**Required work**
Starting at the line that holds "event: sigmoid", restate every line word for word up to and including the last one in the listing below, and omit all pictures.

◇ ◇ ◇ ◇ ◇ ◇ ◇

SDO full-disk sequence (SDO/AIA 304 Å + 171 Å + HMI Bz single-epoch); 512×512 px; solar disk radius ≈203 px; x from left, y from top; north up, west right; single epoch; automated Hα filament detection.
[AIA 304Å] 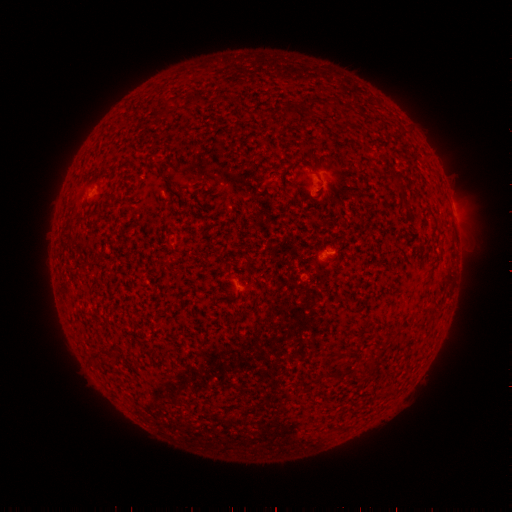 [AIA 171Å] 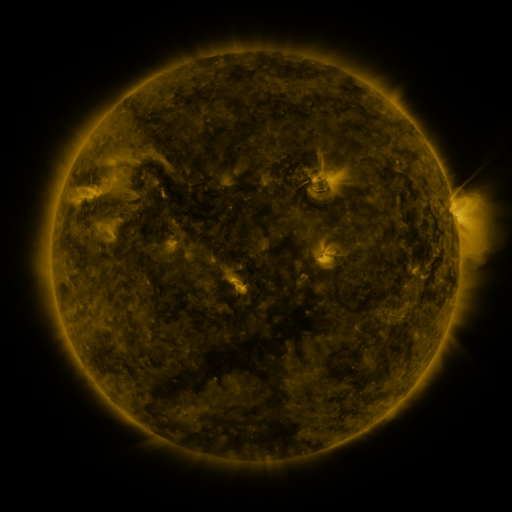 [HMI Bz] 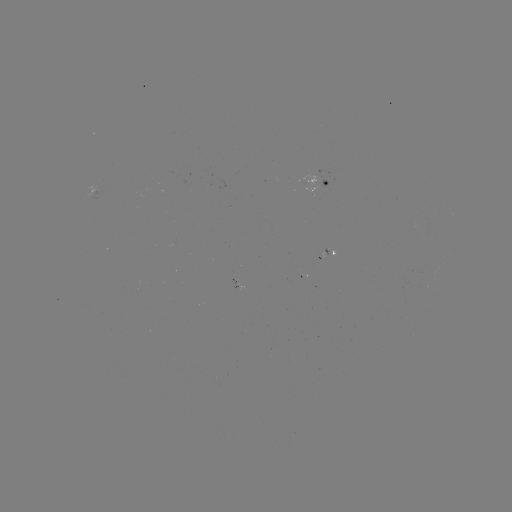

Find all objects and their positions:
filament: (193, 99)
filament: (325, 104)
filament: (311, 105)
filament: (165, 108)
filament: (288, 110)
filament: (399, 186)
filament: (249, 262)
filament: (96, 356)
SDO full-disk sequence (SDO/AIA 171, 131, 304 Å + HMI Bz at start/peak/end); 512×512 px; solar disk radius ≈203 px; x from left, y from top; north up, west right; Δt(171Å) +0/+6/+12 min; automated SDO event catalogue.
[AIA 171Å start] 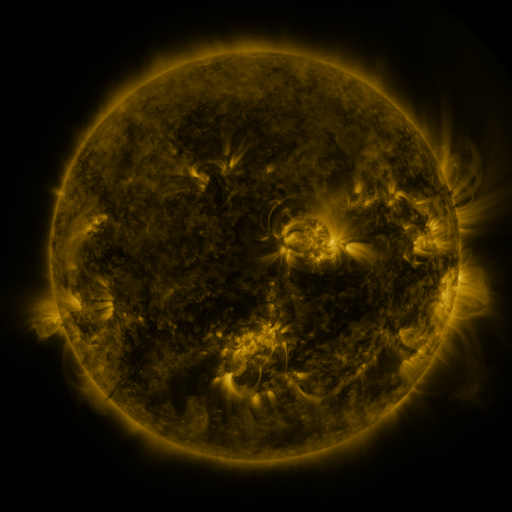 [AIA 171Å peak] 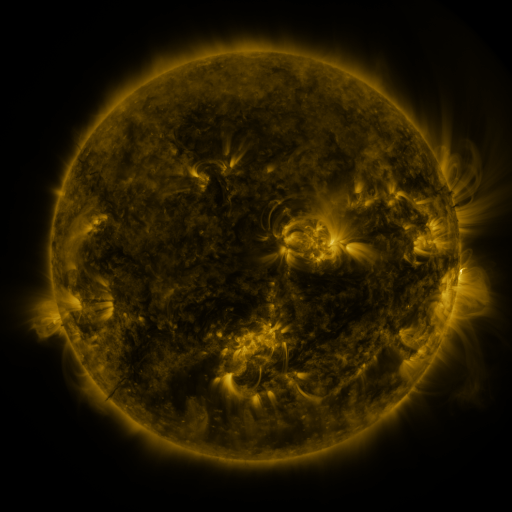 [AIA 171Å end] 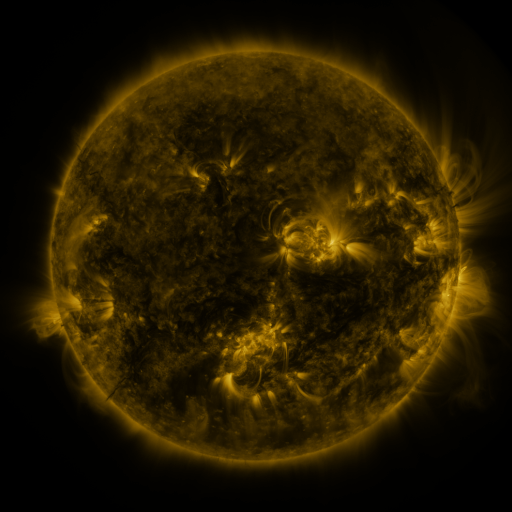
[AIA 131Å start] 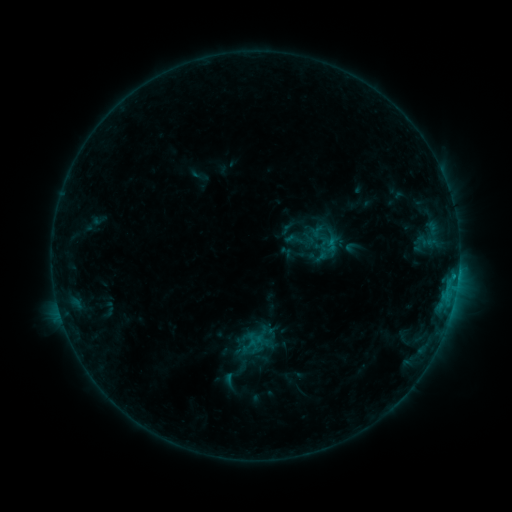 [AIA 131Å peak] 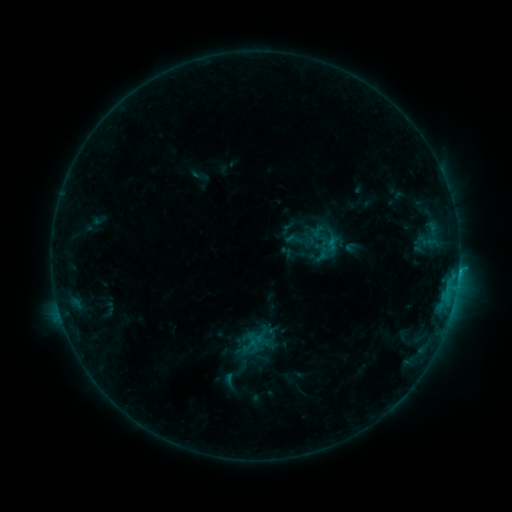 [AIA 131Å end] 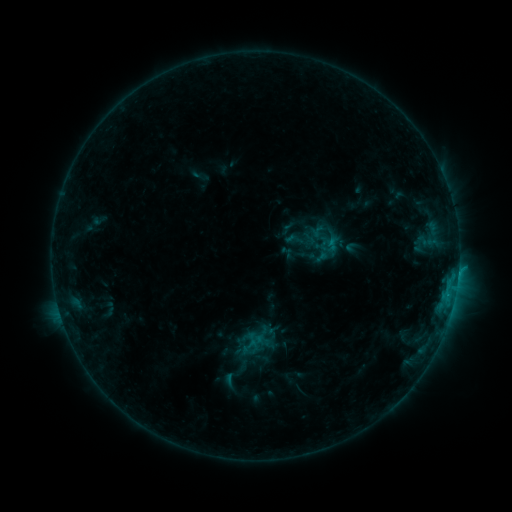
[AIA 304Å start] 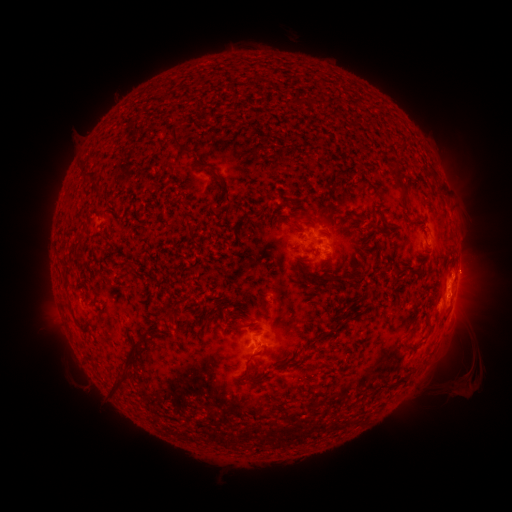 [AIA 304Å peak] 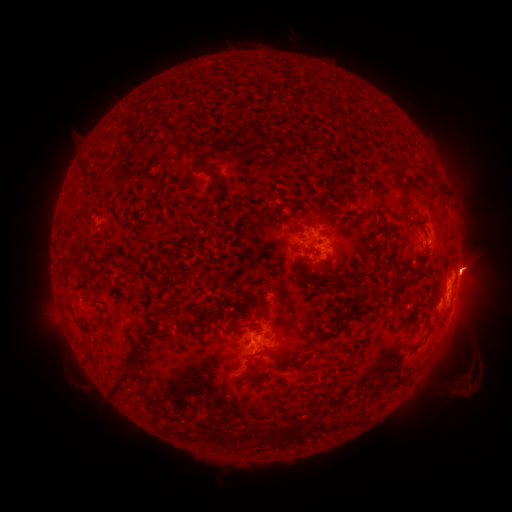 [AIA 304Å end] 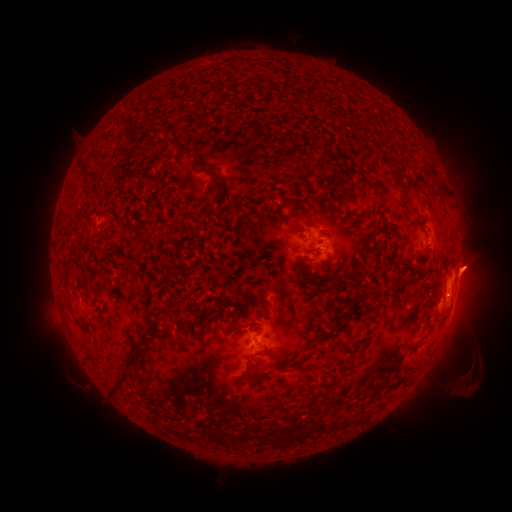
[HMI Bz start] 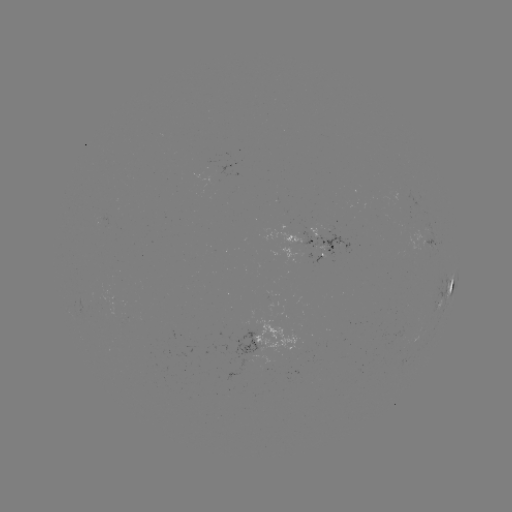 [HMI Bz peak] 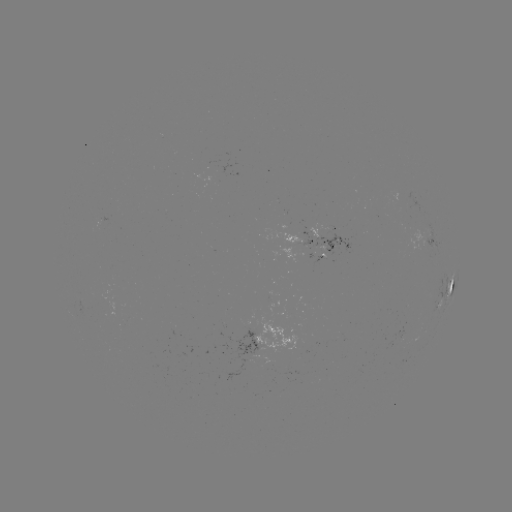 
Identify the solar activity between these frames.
eruption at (474, 260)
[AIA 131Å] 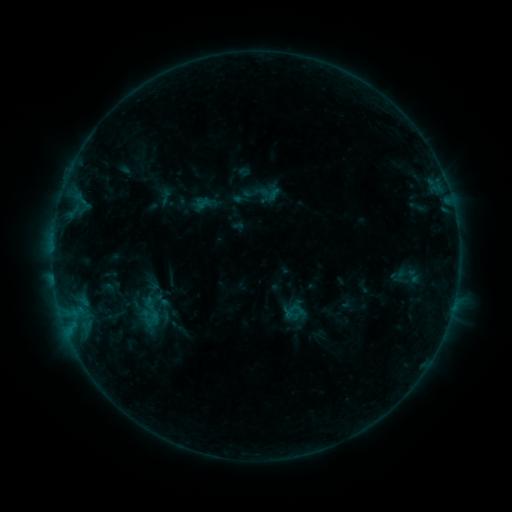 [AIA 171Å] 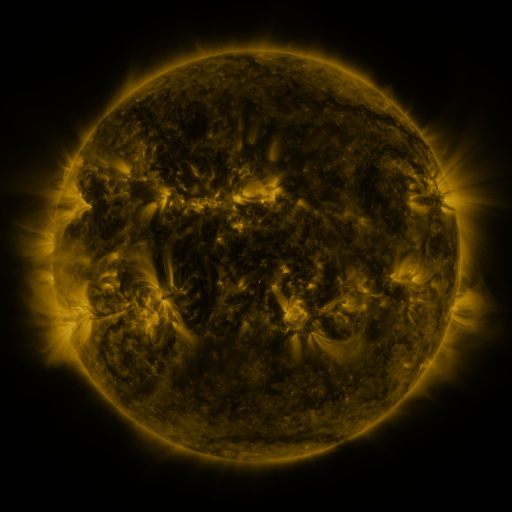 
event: sigmoid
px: (161, 300)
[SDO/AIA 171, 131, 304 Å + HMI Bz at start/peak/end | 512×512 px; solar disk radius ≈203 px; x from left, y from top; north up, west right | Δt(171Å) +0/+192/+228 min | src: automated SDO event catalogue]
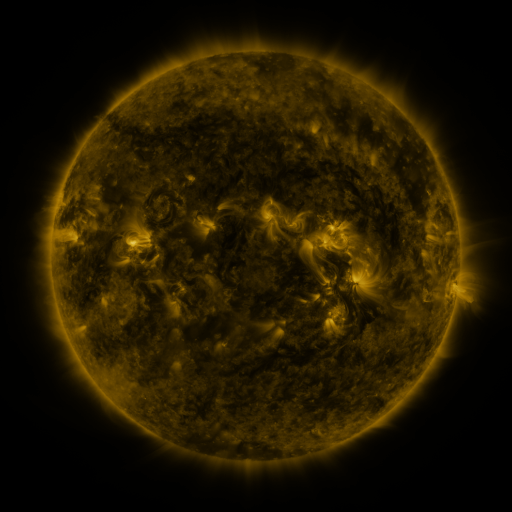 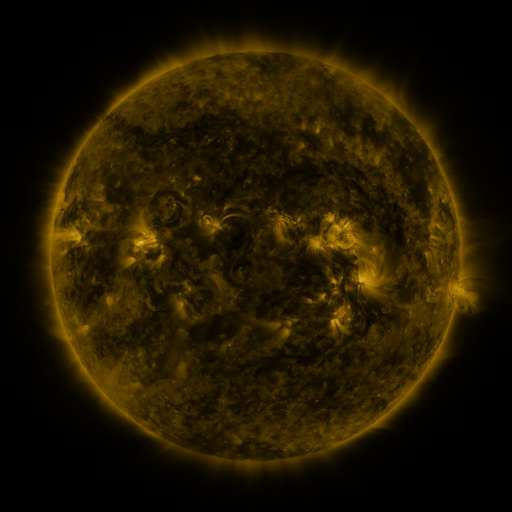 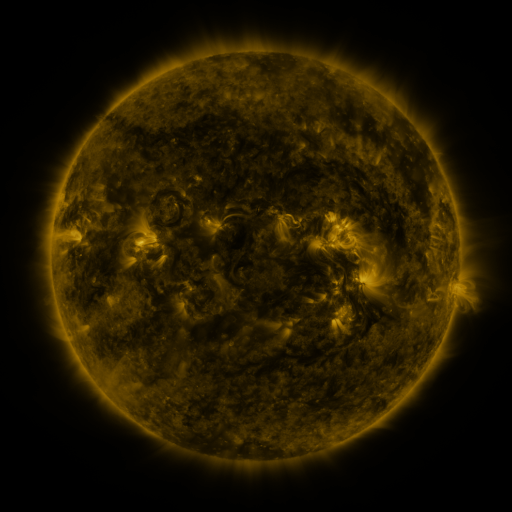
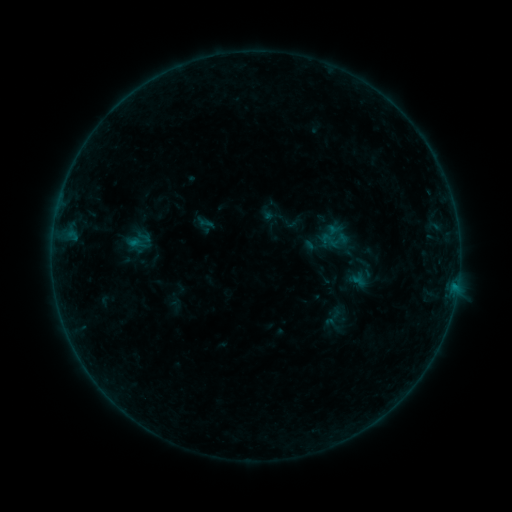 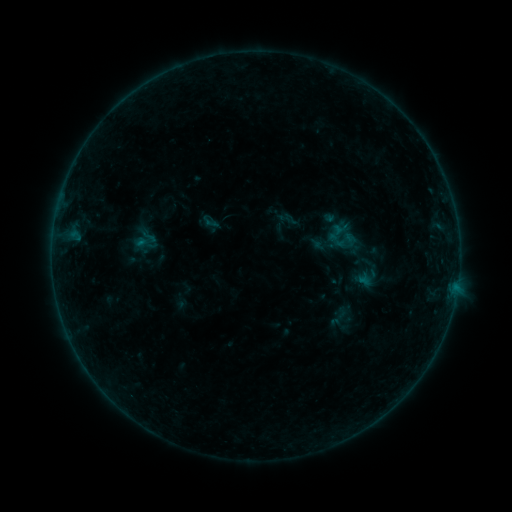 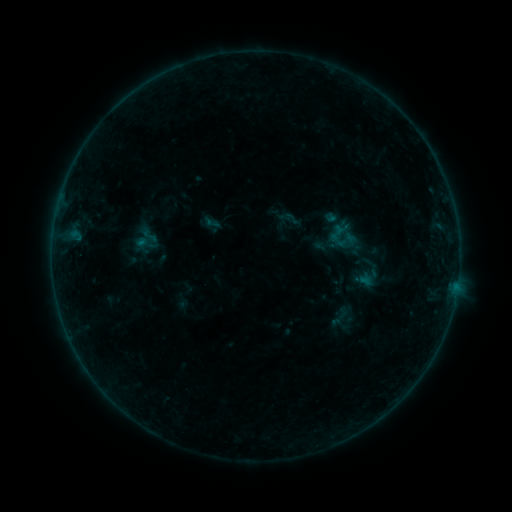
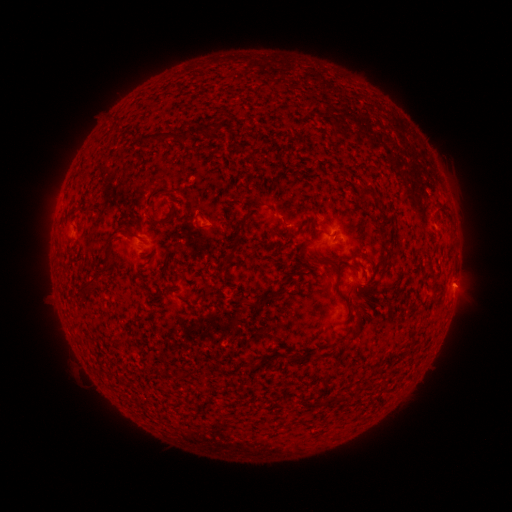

◇ ◇ ◇ ◇ ◇ ◇ ◇

**Reply**
event: sigmoid
px: (161, 300)
[SDO/AIA 171, 131, 304 Å + HMI Bz at start/peak/end | 512×512 px; solar disk radius ≈203 px; x from left, y from top; north up, west right | Δt(171Å) +0/+192/+228 min | src: automated SDO event catalogue]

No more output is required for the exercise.